Here, as set forth above, the district court weighed the relevant § 3553(a) factors and granted Horvath’s requested variance, albeit not to the extent he desired. Horvath argues that his term of imprisonment “is significantly more severe than any punishment ever experienced by him and serves no appreciable purpose.” In terms of specific deterrence, however, this fact more logically lends itself to a longer sentence, rather than a shorter sentence. Horvath also contends that the sentence imposed is “excessive and fundamentally unfair for a man who is essentially dying.” But sickness alone does not warrant a sentence void of prison time and does not translate Horvath’s relatively short term of imprisonment into a “life sentence.” See United States v. Watson, 482 F.3d 269, 273 (3d Cir. 2007) (noting that “the mere fact that a defendant may not survive beyond his sentence does not provide a basis for a shorter sentence”).

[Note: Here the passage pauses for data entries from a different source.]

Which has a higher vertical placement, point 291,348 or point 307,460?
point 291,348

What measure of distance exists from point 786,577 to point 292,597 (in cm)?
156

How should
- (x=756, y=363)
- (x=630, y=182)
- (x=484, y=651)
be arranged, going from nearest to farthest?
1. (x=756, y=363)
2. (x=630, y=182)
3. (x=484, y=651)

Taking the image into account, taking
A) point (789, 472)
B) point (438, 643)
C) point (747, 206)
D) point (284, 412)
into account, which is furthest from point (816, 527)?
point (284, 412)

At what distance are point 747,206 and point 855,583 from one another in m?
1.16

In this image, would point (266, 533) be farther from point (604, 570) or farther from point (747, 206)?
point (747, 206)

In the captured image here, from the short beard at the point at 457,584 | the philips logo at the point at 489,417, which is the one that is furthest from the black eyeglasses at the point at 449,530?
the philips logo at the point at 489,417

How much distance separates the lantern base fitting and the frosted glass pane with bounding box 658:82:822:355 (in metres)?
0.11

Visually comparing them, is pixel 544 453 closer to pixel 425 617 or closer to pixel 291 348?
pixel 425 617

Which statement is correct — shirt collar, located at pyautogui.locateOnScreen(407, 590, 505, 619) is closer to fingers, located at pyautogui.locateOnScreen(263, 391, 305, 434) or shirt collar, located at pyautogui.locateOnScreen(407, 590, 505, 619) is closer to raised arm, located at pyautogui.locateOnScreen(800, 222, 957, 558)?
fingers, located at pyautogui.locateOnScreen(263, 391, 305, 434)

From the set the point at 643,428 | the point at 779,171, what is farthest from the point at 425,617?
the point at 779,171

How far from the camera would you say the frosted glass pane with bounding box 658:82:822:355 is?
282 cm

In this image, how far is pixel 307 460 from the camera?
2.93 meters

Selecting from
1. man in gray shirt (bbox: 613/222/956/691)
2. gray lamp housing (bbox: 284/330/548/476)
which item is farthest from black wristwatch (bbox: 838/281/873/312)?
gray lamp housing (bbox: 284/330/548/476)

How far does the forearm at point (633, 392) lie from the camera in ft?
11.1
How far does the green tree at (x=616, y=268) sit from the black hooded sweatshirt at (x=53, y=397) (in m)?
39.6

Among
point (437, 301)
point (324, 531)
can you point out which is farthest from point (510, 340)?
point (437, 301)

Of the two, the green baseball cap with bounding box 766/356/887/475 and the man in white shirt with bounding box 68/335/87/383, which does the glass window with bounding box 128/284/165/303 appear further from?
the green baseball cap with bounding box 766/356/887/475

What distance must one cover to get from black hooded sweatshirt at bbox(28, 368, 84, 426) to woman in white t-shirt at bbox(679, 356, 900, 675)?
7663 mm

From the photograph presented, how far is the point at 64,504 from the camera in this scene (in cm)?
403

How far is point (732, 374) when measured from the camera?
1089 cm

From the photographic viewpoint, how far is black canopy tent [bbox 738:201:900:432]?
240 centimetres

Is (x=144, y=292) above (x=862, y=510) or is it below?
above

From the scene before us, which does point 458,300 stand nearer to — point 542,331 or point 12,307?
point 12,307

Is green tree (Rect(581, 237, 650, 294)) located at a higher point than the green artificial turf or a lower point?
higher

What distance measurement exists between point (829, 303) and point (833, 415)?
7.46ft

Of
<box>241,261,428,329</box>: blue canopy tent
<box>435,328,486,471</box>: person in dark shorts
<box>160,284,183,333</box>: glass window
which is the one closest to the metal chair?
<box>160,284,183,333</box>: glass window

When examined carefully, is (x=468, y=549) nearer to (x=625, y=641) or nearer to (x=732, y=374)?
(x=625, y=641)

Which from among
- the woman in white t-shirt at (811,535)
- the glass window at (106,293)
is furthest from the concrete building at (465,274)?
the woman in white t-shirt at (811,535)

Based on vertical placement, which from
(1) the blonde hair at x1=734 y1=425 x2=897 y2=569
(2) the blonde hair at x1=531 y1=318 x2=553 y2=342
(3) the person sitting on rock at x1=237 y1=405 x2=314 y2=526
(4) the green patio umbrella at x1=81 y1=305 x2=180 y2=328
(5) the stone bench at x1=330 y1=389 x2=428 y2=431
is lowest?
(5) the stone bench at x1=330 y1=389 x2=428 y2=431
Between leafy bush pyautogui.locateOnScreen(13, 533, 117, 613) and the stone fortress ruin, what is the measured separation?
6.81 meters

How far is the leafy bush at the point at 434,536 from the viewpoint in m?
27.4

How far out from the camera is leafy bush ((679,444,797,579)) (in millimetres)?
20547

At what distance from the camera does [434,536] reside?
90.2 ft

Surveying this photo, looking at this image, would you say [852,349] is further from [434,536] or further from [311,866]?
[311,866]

Moreover, the district court granted mercy by imposing a below-guidelines sentence, after reasonably concluding—based on medical records before the court—that Horvath’s condition was not nearly as severe as he claimed. Indeed, Horvath managed to play an active role in the drug-trafficking organization at issue while he was already suffering from heart disease. Horvath has failed to demonstrate that “no reasonable sentencing court would have imposed the same sentence on [him] for the reasons the district court provided.” Grober, 624 F.3d at 599.


In sum, we are convinced that “a substantively reasonable sentence has been imposed in a procedurally fair way,” id., and will affirm the district court’s Judgment.